▶ _Source passage_:

* start *

The Bryan Ferry Orchestra is a retro-jazz ensemble founded and led by Bryan Ferry. They exclusively play his work in a 1920s jazz style. Ferry formed the orchestra out of a desire to focus on the melodies of his songs, and "see how they would stand up without singing".  Their album, The Jazz Age, was released on 26 November 2012 as a 10in vinyl folio edition and on 12in vinyl, CD and digital download, on BMG Rights Management  Ferry neither plays nor sings with the orchestra; BBC reviewer Chris Roberts called it a "peculiar concept then, with Ferry now, almost Warhol-like, sagely mute to one side while collaborators silkscreen his own icons. As fascinating as it is perplexing, anything but obvious, and therefore to be applauded."

* end *

▶ _Dataset records_:
* start *

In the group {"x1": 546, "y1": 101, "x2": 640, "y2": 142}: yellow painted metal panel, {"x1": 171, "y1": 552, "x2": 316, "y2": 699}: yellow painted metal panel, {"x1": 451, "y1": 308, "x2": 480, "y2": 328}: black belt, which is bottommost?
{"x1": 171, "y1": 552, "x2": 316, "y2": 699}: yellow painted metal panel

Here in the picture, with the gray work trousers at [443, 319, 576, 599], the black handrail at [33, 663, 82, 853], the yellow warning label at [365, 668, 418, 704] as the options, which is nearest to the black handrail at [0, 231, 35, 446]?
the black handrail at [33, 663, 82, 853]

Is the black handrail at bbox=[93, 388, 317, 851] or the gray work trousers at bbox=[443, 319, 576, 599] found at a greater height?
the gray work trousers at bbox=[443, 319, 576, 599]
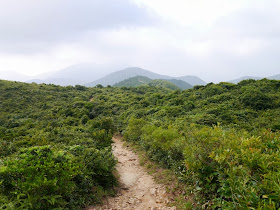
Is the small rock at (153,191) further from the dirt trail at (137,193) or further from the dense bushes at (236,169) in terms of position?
the dense bushes at (236,169)

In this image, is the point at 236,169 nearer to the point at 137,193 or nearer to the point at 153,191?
the point at 153,191

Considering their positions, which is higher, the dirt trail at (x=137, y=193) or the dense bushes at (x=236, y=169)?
the dense bushes at (x=236, y=169)

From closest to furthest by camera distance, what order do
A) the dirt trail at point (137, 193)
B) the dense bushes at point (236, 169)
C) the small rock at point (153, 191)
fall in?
the dense bushes at point (236, 169) → the dirt trail at point (137, 193) → the small rock at point (153, 191)

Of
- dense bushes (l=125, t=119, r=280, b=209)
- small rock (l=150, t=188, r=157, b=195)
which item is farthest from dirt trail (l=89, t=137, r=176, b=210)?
dense bushes (l=125, t=119, r=280, b=209)

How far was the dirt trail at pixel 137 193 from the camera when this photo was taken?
18.0ft

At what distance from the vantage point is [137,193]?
6.43m

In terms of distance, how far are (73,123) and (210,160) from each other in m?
17.4

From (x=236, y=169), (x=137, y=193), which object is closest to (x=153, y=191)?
(x=137, y=193)

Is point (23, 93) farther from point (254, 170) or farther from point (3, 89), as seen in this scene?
point (254, 170)

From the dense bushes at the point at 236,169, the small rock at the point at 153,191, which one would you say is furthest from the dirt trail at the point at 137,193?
the dense bushes at the point at 236,169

* end *

▶ _Task set_:
[1] Convert the stretch of the entries from the line containing "Is point (23, 93)" through the end of the entries into a JSON list of strings, one string per line, skipping blank lines.
[2] Carry on the passage about the Bryan Ferry Orchestra from the point where it stops.
The Bryan Ferry Orchestra passage and the entries have nothing to do with each other.

▶ _Outputs in order_:
[1]
[
  "Is point (23, 93) farther from point (254, 170) or farther from point (3, 89), as seen in this scene?",
  "point (254, 170)",
  "From the dense bushes at the point at 236,169, the small rock at the point at 153,191, which one would you say is furthest from the dirt trail at the point at 137,193?",
  "the dense bushes at the point at 236,169"
]

[2]
Personnel

Performance

 Colin Good - Piano & Arrangements
 Enrico Tomasso - Cornet & Trumpet
 Malcolm Earle-Smith - Trombone
 Richard White - Alto & Bass Saxophones, Clarinet & Bass Clarinet
 Robert Fowler - Tenor Saxophone & Clarinet
 Alan Barnes - Alto & Baritone Saxophones, Saxinet
 Martin Wheatley - Banjo & Guitar
 John Sutton - Drums

Discography
The Jazz Age (26 November 2012)
Music from Baz Luhrmann's Film The Great Gatsby (6 May 2013)
"Love Is the Drug" (with Bryan Ferry)
"Crazy in Love" (with Emeli Sandé)
A Selection of Yellow Cocktail Music from Baz Luhrmann's Film The Great Gatsby (The Great Gatsby Jazz Recordings) (10 May 2013)
Babylon Berlin (Music from the Original TV Series) (2017)
"Dance Away"
"Reason or Rhyme"
"Bitters End"
"Alphaville"
"Chance Meeting"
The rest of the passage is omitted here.